Document extract -
This option isn't the best if you need the money. Note that you'll also need another source of funds to pay the RMD tax. However, if you think your holdings have more upside and want to stay invested, an in-kind distribution is a smart alternative.
Another approach is to receive your RMD in cash and reinvest it in new assets within a taxable brokerage account. Dividend stocks or ETFs offer a great way to boost your retirement income, if you're comfortable with some market volatility.
Dividend Kings (stocks with at least 50 consecutive years of dividend increases) are popular with many retired investors. If you're interest in a dividend-focused ETF, you may want to check out the Schwab U.S. Dividend Equity ETF (NYSEMKT: SCHD).
Municipal bonds are especially attractive to retirees who want to lower the taxes they owe on their income. The interest from municipal bonds is typically exempt from federal taxes. These bonds offer lower volatility than stocks.
If you don't want to choose individual municipal bonds, consider an ETF that holds a large number of municipal bonds. The Vanguard Tax-Exempt Bond Fund (NYSEMKT: VTEB) is one good example. This ETF's portfolio includes over 9,900 bonds issued by state and local governments.

Data excerpts -
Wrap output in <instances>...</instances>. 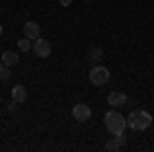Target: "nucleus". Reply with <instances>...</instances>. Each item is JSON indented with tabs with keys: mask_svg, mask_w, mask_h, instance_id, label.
Masks as SVG:
<instances>
[{
	"mask_svg": "<svg viewBox=\"0 0 154 152\" xmlns=\"http://www.w3.org/2000/svg\"><path fill=\"white\" fill-rule=\"evenodd\" d=\"M60 4H62V6H70L72 0H60Z\"/></svg>",
	"mask_w": 154,
	"mask_h": 152,
	"instance_id": "obj_15",
	"label": "nucleus"
},
{
	"mask_svg": "<svg viewBox=\"0 0 154 152\" xmlns=\"http://www.w3.org/2000/svg\"><path fill=\"white\" fill-rule=\"evenodd\" d=\"M125 126H128V119L121 115V113H117V111H107L105 113V128L113 136L115 134H121L125 129Z\"/></svg>",
	"mask_w": 154,
	"mask_h": 152,
	"instance_id": "obj_2",
	"label": "nucleus"
},
{
	"mask_svg": "<svg viewBox=\"0 0 154 152\" xmlns=\"http://www.w3.org/2000/svg\"><path fill=\"white\" fill-rule=\"evenodd\" d=\"M25 37H29V39H39L41 37V29H39V23L35 21H29V23H25Z\"/></svg>",
	"mask_w": 154,
	"mask_h": 152,
	"instance_id": "obj_7",
	"label": "nucleus"
},
{
	"mask_svg": "<svg viewBox=\"0 0 154 152\" xmlns=\"http://www.w3.org/2000/svg\"><path fill=\"white\" fill-rule=\"evenodd\" d=\"M86 60H88V62H93V64H99V62L103 60V49H101V47H93V49H88Z\"/></svg>",
	"mask_w": 154,
	"mask_h": 152,
	"instance_id": "obj_9",
	"label": "nucleus"
},
{
	"mask_svg": "<svg viewBox=\"0 0 154 152\" xmlns=\"http://www.w3.org/2000/svg\"><path fill=\"white\" fill-rule=\"evenodd\" d=\"M8 78H11L8 66H2V68H0V80H8Z\"/></svg>",
	"mask_w": 154,
	"mask_h": 152,
	"instance_id": "obj_12",
	"label": "nucleus"
},
{
	"mask_svg": "<svg viewBox=\"0 0 154 152\" xmlns=\"http://www.w3.org/2000/svg\"><path fill=\"white\" fill-rule=\"evenodd\" d=\"M109 78H111V72L107 70L105 66H95L93 70L88 72V80L93 82L95 86H103V84H107Z\"/></svg>",
	"mask_w": 154,
	"mask_h": 152,
	"instance_id": "obj_3",
	"label": "nucleus"
},
{
	"mask_svg": "<svg viewBox=\"0 0 154 152\" xmlns=\"http://www.w3.org/2000/svg\"><path fill=\"white\" fill-rule=\"evenodd\" d=\"M2 66H4V62H2V58H0V68H2Z\"/></svg>",
	"mask_w": 154,
	"mask_h": 152,
	"instance_id": "obj_16",
	"label": "nucleus"
},
{
	"mask_svg": "<svg viewBox=\"0 0 154 152\" xmlns=\"http://www.w3.org/2000/svg\"><path fill=\"white\" fill-rule=\"evenodd\" d=\"M2 62H4V66H17L19 64V56L14 51H4L2 54Z\"/></svg>",
	"mask_w": 154,
	"mask_h": 152,
	"instance_id": "obj_10",
	"label": "nucleus"
},
{
	"mask_svg": "<svg viewBox=\"0 0 154 152\" xmlns=\"http://www.w3.org/2000/svg\"><path fill=\"white\" fill-rule=\"evenodd\" d=\"M105 150H111V152H115V150H119V144H117L115 140L107 142V144H105Z\"/></svg>",
	"mask_w": 154,
	"mask_h": 152,
	"instance_id": "obj_13",
	"label": "nucleus"
},
{
	"mask_svg": "<svg viewBox=\"0 0 154 152\" xmlns=\"http://www.w3.org/2000/svg\"><path fill=\"white\" fill-rule=\"evenodd\" d=\"M12 101H17L19 105H23L25 101H27V91H25L23 84H17V86L12 88Z\"/></svg>",
	"mask_w": 154,
	"mask_h": 152,
	"instance_id": "obj_8",
	"label": "nucleus"
},
{
	"mask_svg": "<svg viewBox=\"0 0 154 152\" xmlns=\"http://www.w3.org/2000/svg\"><path fill=\"white\" fill-rule=\"evenodd\" d=\"M72 117H74L76 121H88V117H91V107L84 105V103L74 105V109H72Z\"/></svg>",
	"mask_w": 154,
	"mask_h": 152,
	"instance_id": "obj_5",
	"label": "nucleus"
},
{
	"mask_svg": "<svg viewBox=\"0 0 154 152\" xmlns=\"http://www.w3.org/2000/svg\"><path fill=\"white\" fill-rule=\"evenodd\" d=\"M115 142L119 144V148L125 146V136H123V132H121V134H115Z\"/></svg>",
	"mask_w": 154,
	"mask_h": 152,
	"instance_id": "obj_14",
	"label": "nucleus"
},
{
	"mask_svg": "<svg viewBox=\"0 0 154 152\" xmlns=\"http://www.w3.org/2000/svg\"><path fill=\"white\" fill-rule=\"evenodd\" d=\"M19 49H23V51H29V49H31V41H29V37H27V39H19Z\"/></svg>",
	"mask_w": 154,
	"mask_h": 152,
	"instance_id": "obj_11",
	"label": "nucleus"
},
{
	"mask_svg": "<svg viewBox=\"0 0 154 152\" xmlns=\"http://www.w3.org/2000/svg\"><path fill=\"white\" fill-rule=\"evenodd\" d=\"M150 123H152V115L148 111H136L134 109L130 115H128V126L134 132H142V129L150 128Z\"/></svg>",
	"mask_w": 154,
	"mask_h": 152,
	"instance_id": "obj_1",
	"label": "nucleus"
},
{
	"mask_svg": "<svg viewBox=\"0 0 154 152\" xmlns=\"http://www.w3.org/2000/svg\"><path fill=\"white\" fill-rule=\"evenodd\" d=\"M107 103L117 109V107H121V105L128 103V95L121 93V91H113V93H109V97H107Z\"/></svg>",
	"mask_w": 154,
	"mask_h": 152,
	"instance_id": "obj_6",
	"label": "nucleus"
},
{
	"mask_svg": "<svg viewBox=\"0 0 154 152\" xmlns=\"http://www.w3.org/2000/svg\"><path fill=\"white\" fill-rule=\"evenodd\" d=\"M0 35H2V25H0Z\"/></svg>",
	"mask_w": 154,
	"mask_h": 152,
	"instance_id": "obj_17",
	"label": "nucleus"
},
{
	"mask_svg": "<svg viewBox=\"0 0 154 152\" xmlns=\"http://www.w3.org/2000/svg\"><path fill=\"white\" fill-rule=\"evenodd\" d=\"M33 51H35V56L39 58H49L51 56V43H49L48 39H35V43H33Z\"/></svg>",
	"mask_w": 154,
	"mask_h": 152,
	"instance_id": "obj_4",
	"label": "nucleus"
}]
</instances>
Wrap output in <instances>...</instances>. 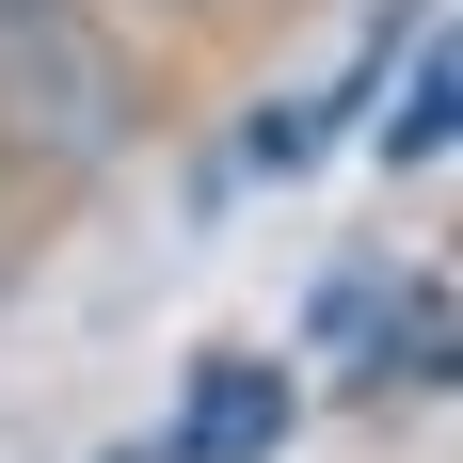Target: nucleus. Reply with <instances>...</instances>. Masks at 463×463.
<instances>
[{"label":"nucleus","mask_w":463,"mask_h":463,"mask_svg":"<svg viewBox=\"0 0 463 463\" xmlns=\"http://www.w3.org/2000/svg\"><path fill=\"white\" fill-rule=\"evenodd\" d=\"M288 416H304V383H288L272 352H208L160 448H176V463H272V448H288Z\"/></svg>","instance_id":"1"},{"label":"nucleus","mask_w":463,"mask_h":463,"mask_svg":"<svg viewBox=\"0 0 463 463\" xmlns=\"http://www.w3.org/2000/svg\"><path fill=\"white\" fill-rule=\"evenodd\" d=\"M352 383H368V400H383V383H448V288H383V320H368V352H352Z\"/></svg>","instance_id":"2"},{"label":"nucleus","mask_w":463,"mask_h":463,"mask_svg":"<svg viewBox=\"0 0 463 463\" xmlns=\"http://www.w3.org/2000/svg\"><path fill=\"white\" fill-rule=\"evenodd\" d=\"M448 96H463V48H448V16L416 0V64H400V112H383V160H448Z\"/></svg>","instance_id":"3"},{"label":"nucleus","mask_w":463,"mask_h":463,"mask_svg":"<svg viewBox=\"0 0 463 463\" xmlns=\"http://www.w3.org/2000/svg\"><path fill=\"white\" fill-rule=\"evenodd\" d=\"M352 96H368V80H335V96H256V128H240V176H304V160L335 144V112H352Z\"/></svg>","instance_id":"4"},{"label":"nucleus","mask_w":463,"mask_h":463,"mask_svg":"<svg viewBox=\"0 0 463 463\" xmlns=\"http://www.w3.org/2000/svg\"><path fill=\"white\" fill-rule=\"evenodd\" d=\"M112 463H176V448H160V431H144V448H112Z\"/></svg>","instance_id":"5"},{"label":"nucleus","mask_w":463,"mask_h":463,"mask_svg":"<svg viewBox=\"0 0 463 463\" xmlns=\"http://www.w3.org/2000/svg\"><path fill=\"white\" fill-rule=\"evenodd\" d=\"M0 16H64V0H0Z\"/></svg>","instance_id":"6"}]
</instances>
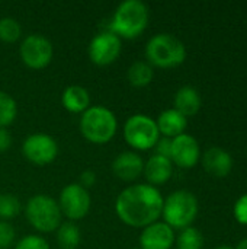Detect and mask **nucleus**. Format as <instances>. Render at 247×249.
<instances>
[{
	"label": "nucleus",
	"instance_id": "nucleus-30",
	"mask_svg": "<svg viewBox=\"0 0 247 249\" xmlns=\"http://www.w3.org/2000/svg\"><path fill=\"white\" fill-rule=\"evenodd\" d=\"M95 182H96V174H95L93 171H84V172H82V175H80V182H79L82 187H84V188L87 190V188L92 187Z\"/></svg>",
	"mask_w": 247,
	"mask_h": 249
},
{
	"label": "nucleus",
	"instance_id": "nucleus-19",
	"mask_svg": "<svg viewBox=\"0 0 247 249\" xmlns=\"http://www.w3.org/2000/svg\"><path fill=\"white\" fill-rule=\"evenodd\" d=\"M201 108L199 92L192 86L181 88L175 95V109L179 111L183 117L195 115Z\"/></svg>",
	"mask_w": 247,
	"mask_h": 249
},
{
	"label": "nucleus",
	"instance_id": "nucleus-10",
	"mask_svg": "<svg viewBox=\"0 0 247 249\" xmlns=\"http://www.w3.org/2000/svg\"><path fill=\"white\" fill-rule=\"evenodd\" d=\"M58 206L70 220L83 219L90 210V194L80 184H68L60 194Z\"/></svg>",
	"mask_w": 247,
	"mask_h": 249
},
{
	"label": "nucleus",
	"instance_id": "nucleus-17",
	"mask_svg": "<svg viewBox=\"0 0 247 249\" xmlns=\"http://www.w3.org/2000/svg\"><path fill=\"white\" fill-rule=\"evenodd\" d=\"M156 124H157L159 133H162L165 137L175 139V137L183 134V131L188 125V120L179 111L172 108V109L163 111L159 115V120L156 121Z\"/></svg>",
	"mask_w": 247,
	"mask_h": 249
},
{
	"label": "nucleus",
	"instance_id": "nucleus-15",
	"mask_svg": "<svg viewBox=\"0 0 247 249\" xmlns=\"http://www.w3.org/2000/svg\"><path fill=\"white\" fill-rule=\"evenodd\" d=\"M202 165L210 175L224 178L233 169V158L223 147H210L202 158Z\"/></svg>",
	"mask_w": 247,
	"mask_h": 249
},
{
	"label": "nucleus",
	"instance_id": "nucleus-14",
	"mask_svg": "<svg viewBox=\"0 0 247 249\" xmlns=\"http://www.w3.org/2000/svg\"><path fill=\"white\" fill-rule=\"evenodd\" d=\"M112 171L118 178L124 181H134L144 171V160L138 153L127 150L114 159Z\"/></svg>",
	"mask_w": 247,
	"mask_h": 249
},
{
	"label": "nucleus",
	"instance_id": "nucleus-27",
	"mask_svg": "<svg viewBox=\"0 0 247 249\" xmlns=\"http://www.w3.org/2000/svg\"><path fill=\"white\" fill-rule=\"evenodd\" d=\"M15 236H16L15 228L7 222L0 220V249L10 248L15 241Z\"/></svg>",
	"mask_w": 247,
	"mask_h": 249
},
{
	"label": "nucleus",
	"instance_id": "nucleus-11",
	"mask_svg": "<svg viewBox=\"0 0 247 249\" xmlns=\"http://www.w3.org/2000/svg\"><path fill=\"white\" fill-rule=\"evenodd\" d=\"M121 54V38L112 31H102L89 44V57L98 66L114 63Z\"/></svg>",
	"mask_w": 247,
	"mask_h": 249
},
{
	"label": "nucleus",
	"instance_id": "nucleus-20",
	"mask_svg": "<svg viewBox=\"0 0 247 249\" xmlns=\"http://www.w3.org/2000/svg\"><path fill=\"white\" fill-rule=\"evenodd\" d=\"M128 82L135 88H144L150 85V82L154 77L153 66L147 61H135L130 66L127 71Z\"/></svg>",
	"mask_w": 247,
	"mask_h": 249
},
{
	"label": "nucleus",
	"instance_id": "nucleus-6",
	"mask_svg": "<svg viewBox=\"0 0 247 249\" xmlns=\"http://www.w3.org/2000/svg\"><path fill=\"white\" fill-rule=\"evenodd\" d=\"M25 213L31 226L38 232H54L61 225V210L58 203L45 194H38L29 198Z\"/></svg>",
	"mask_w": 247,
	"mask_h": 249
},
{
	"label": "nucleus",
	"instance_id": "nucleus-4",
	"mask_svg": "<svg viewBox=\"0 0 247 249\" xmlns=\"http://www.w3.org/2000/svg\"><path fill=\"white\" fill-rule=\"evenodd\" d=\"M118 121L115 114L100 105L89 107L80 118L82 134L95 144L108 143L116 133Z\"/></svg>",
	"mask_w": 247,
	"mask_h": 249
},
{
	"label": "nucleus",
	"instance_id": "nucleus-13",
	"mask_svg": "<svg viewBox=\"0 0 247 249\" xmlns=\"http://www.w3.org/2000/svg\"><path fill=\"white\" fill-rule=\"evenodd\" d=\"M175 232L165 222H156L144 228L140 235L141 249H170L175 244Z\"/></svg>",
	"mask_w": 247,
	"mask_h": 249
},
{
	"label": "nucleus",
	"instance_id": "nucleus-24",
	"mask_svg": "<svg viewBox=\"0 0 247 249\" xmlns=\"http://www.w3.org/2000/svg\"><path fill=\"white\" fill-rule=\"evenodd\" d=\"M204 238L197 228H186L178 238V248L176 249H201Z\"/></svg>",
	"mask_w": 247,
	"mask_h": 249
},
{
	"label": "nucleus",
	"instance_id": "nucleus-34",
	"mask_svg": "<svg viewBox=\"0 0 247 249\" xmlns=\"http://www.w3.org/2000/svg\"><path fill=\"white\" fill-rule=\"evenodd\" d=\"M135 249H141V248H135Z\"/></svg>",
	"mask_w": 247,
	"mask_h": 249
},
{
	"label": "nucleus",
	"instance_id": "nucleus-1",
	"mask_svg": "<svg viewBox=\"0 0 247 249\" xmlns=\"http://www.w3.org/2000/svg\"><path fill=\"white\" fill-rule=\"evenodd\" d=\"M165 198L150 184H135L125 188L116 198L115 212L121 222L132 228H147L156 223L163 212Z\"/></svg>",
	"mask_w": 247,
	"mask_h": 249
},
{
	"label": "nucleus",
	"instance_id": "nucleus-16",
	"mask_svg": "<svg viewBox=\"0 0 247 249\" xmlns=\"http://www.w3.org/2000/svg\"><path fill=\"white\" fill-rule=\"evenodd\" d=\"M150 185H160L170 179L173 174V163L169 158L153 155L147 163H144V171Z\"/></svg>",
	"mask_w": 247,
	"mask_h": 249
},
{
	"label": "nucleus",
	"instance_id": "nucleus-28",
	"mask_svg": "<svg viewBox=\"0 0 247 249\" xmlns=\"http://www.w3.org/2000/svg\"><path fill=\"white\" fill-rule=\"evenodd\" d=\"M234 217L240 225H247V194L242 196L234 204Z\"/></svg>",
	"mask_w": 247,
	"mask_h": 249
},
{
	"label": "nucleus",
	"instance_id": "nucleus-25",
	"mask_svg": "<svg viewBox=\"0 0 247 249\" xmlns=\"http://www.w3.org/2000/svg\"><path fill=\"white\" fill-rule=\"evenodd\" d=\"M22 34V28L19 22L13 18H1L0 19V39L4 42H15L19 39Z\"/></svg>",
	"mask_w": 247,
	"mask_h": 249
},
{
	"label": "nucleus",
	"instance_id": "nucleus-33",
	"mask_svg": "<svg viewBox=\"0 0 247 249\" xmlns=\"http://www.w3.org/2000/svg\"><path fill=\"white\" fill-rule=\"evenodd\" d=\"M217 249H234V248H231V247H227V245H223V247H218Z\"/></svg>",
	"mask_w": 247,
	"mask_h": 249
},
{
	"label": "nucleus",
	"instance_id": "nucleus-18",
	"mask_svg": "<svg viewBox=\"0 0 247 249\" xmlns=\"http://www.w3.org/2000/svg\"><path fill=\"white\" fill-rule=\"evenodd\" d=\"M61 102L68 112L80 114L89 108L90 96H89V92L83 86L71 85V86L64 89L63 96H61Z\"/></svg>",
	"mask_w": 247,
	"mask_h": 249
},
{
	"label": "nucleus",
	"instance_id": "nucleus-2",
	"mask_svg": "<svg viewBox=\"0 0 247 249\" xmlns=\"http://www.w3.org/2000/svg\"><path fill=\"white\" fill-rule=\"evenodd\" d=\"M148 25V7L141 0L122 1L111 20V31L119 38H137Z\"/></svg>",
	"mask_w": 247,
	"mask_h": 249
},
{
	"label": "nucleus",
	"instance_id": "nucleus-3",
	"mask_svg": "<svg viewBox=\"0 0 247 249\" xmlns=\"http://www.w3.org/2000/svg\"><path fill=\"white\" fill-rule=\"evenodd\" d=\"M146 57L150 64L162 69H172L186 58L183 42L172 34H157L146 45Z\"/></svg>",
	"mask_w": 247,
	"mask_h": 249
},
{
	"label": "nucleus",
	"instance_id": "nucleus-23",
	"mask_svg": "<svg viewBox=\"0 0 247 249\" xmlns=\"http://www.w3.org/2000/svg\"><path fill=\"white\" fill-rule=\"evenodd\" d=\"M20 201L13 194H0V220H9L20 213Z\"/></svg>",
	"mask_w": 247,
	"mask_h": 249
},
{
	"label": "nucleus",
	"instance_id": "nucleus-29",
	"mask_svg": "<svg viewBox=\"0 0 247 249\" xmlns=\"http://www.w3.org/2000/svg\"><path fill=\"white\" fill-rule=\"evenodd\" d=\"M154 147H156V155H160V156H165V158H169V159H170L172 139H169V137L159 139Z\"/></svg>",
	"mask_w": 247,
	"mask_h": 249
},
{
	"label": "nucleus",
	"instance_id": "nucleus-22",
	"mask_svg": "<svg viewBox=\"0 0 247 249\" xmlns=\"http://www.w3.org/2000/svg\"><path fill=\"white\" fill-rule=\"evenodd\" d=\"M17 114L16 101L6 92L0 90V128L10 125Z\"/></svg>",
	"mask_w": 247,
	"mask_h": 249
},
{
	"label": "nucleus",
	"instance_id": "nucleus-12",
	"mask_svg": "<svg viewBox=\"0 0 247 249\" xmlns=\"http://www.w3.org/2000/svg\"><path fill=\"white\" fill-rule=\"evenodd\" d=\"M170 160L181 168H194L199 160V144L191 134H181L172 139Z\"/></svg>",
	"mask_w": 247,
	"mask_h": 249
},
{
	"label": "nucleus",
	"instance_id": "nucleus-7",
	"mask_svg": "<svg viewBox=\"0 0 247 249\" xmlns=\"http://www.w3.org/2000/svg\"><path fill=\"white\" fill-rule=\"evenodd\" d=\"M159 136L157 124L148 115L135 114L125 121L124 139L132 149L148 150L156 146Z\"/></svg>",
	"mask_w": 247,
	"mask_h": 249
},
{
	"label": "nucleus",
	"instance_id": "nucleus-26",
	"mask_svg": "<svg viewBox=\"0 0 247 249\" xmlns=\"http://www.w3.org/2000/svg\"><path fill=\"white\" fill-rule=\"evenodd\" d=\"M15 249H51L48 242L38 236V235H29V236H25L23 239H20Z\"/></svg>",
	"mask_w": 247,
	"mask_h": 249
},
{
	"label": "nucleus",
	"instance_id": "nucleus-21",
	"mask_svg": "<svg viewBox=\"0 0 247 249\" xmlns=\"http://www.w3.org/2000/svg\"><path fill=\"white\" fill-rule=\"evenodd\" d=\"M80 229L73 222H64L58 226L57 242L63 249H76L80 244Z\"/></svg>",
	"mask_w": 247,
	"mask_h": 249
},
{
	"label": "nucleus",
	"instance_id": "nucleus-32",
	"mask_svg": "<svg viewBox=\"0 0 247 249\" xmlns=\"http://www.w3.org/2000/svg\"><path fill=\"white\" fill-rule=\"evenodd\" d=\"M234 249H247V238L246 239H243V241H240V242L237 244V247Z\"/></svg>",
	"mask_w": 247,
	"mask_h": 249
},
{
	"label": "nucleus",
	"instance_id": "nucleus-31",
	"mask_svg": "<svg viewBox=\"0 0 247 249\" xmlns=\"http://www.w3.org/2000/svg\"><path fill=\"white\" fill-rule=\"evenodd\" d=\"M12 146V136L6 128H0V152H6Z\"/></svg>",
	"mask_w": 247,
	"mask_h": 249
},
{
	"label": "nucleus",
	"instance_id": "nucleus-8",
	"mask_svg": "<svg viewBox=\"0 0 247 249\" xmlns=\"http://www.w3.org/2000/svg\"><path fill=\"white\" fill-rule=\"evenodd\" d=\"M19 53L28 67L39 70L49 64L52 58V44L44 35L31 34L22 41Z\"/></svg>",
	"mask_w": 247,
	"mask_h": 249
},
{
	"label": "nucleus",
	"instance_id": "nucleus-5",
	"mask_svg": "<svg viewBox=\"0 0 247 249\" xmlns=\"http://www.w3.org/2000/svg\"><path fill=\"white\" fill-rule=\"evenodd\" d=\"M198 200L197 197L186 191L179 190L172 193L163 203V219L165 223L172 229H186L198 216Z\"/></svg>",
	"mask_w": 247,
	"mask_h": 249
},
{
	"label": "nucleus",
	"instance_id": "nucleus-9",
	"mask_svg": "<svg viewBox=\"0 0 247 249\" xmlns=\"http://www.w3.org/2000/svg\"><path fill=\"white\" fill-rule=\"evenodd\" d=\"M23 156L35 163V165H48L51 163L58 155V144L57 142L44 133H35L26 137L22 144Z\"/></svg>",
	"mask_w": 247,
	"mask_h": 249
}]
</instances>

Directive 1 - Please restate the passage on RMDs from "Another approach is" to "ETF (NYSEMKT: SCHD).", substituting "retirees" for "retired investors".
Directive 2 -
Answer these questions from the passage on RMDs:
(a) What does the passage say qualifies a stock as a Dividend King?
(b) From what taxes is the interest from municipal bonds typically exempt?
(c) How many bonds does the Vanguard Tax-Exempt Bond Fund's portfolio include?

Written response 1 -
Another approach is to receive your RMD in cash and reinvest it in new assets within a taxable brokerage account. Dividend stocks or ETFs offer a great way to boost your retirement income, if you're comfortable with some market volatility.
Dividend Kings (stocks with at least 50 consecutive years of dividend increases) are popular with many retirees. If you're interest in a dividend-focused ETF, you may want to check out the Schwab U.S. Dividend Equity ETF (NYSEMKT: SCHD).

Written response 2 -
(a) At least 50 consecutive years of dividend increases.
(b) Federal taxes.
(c) Over 9,900 bonds.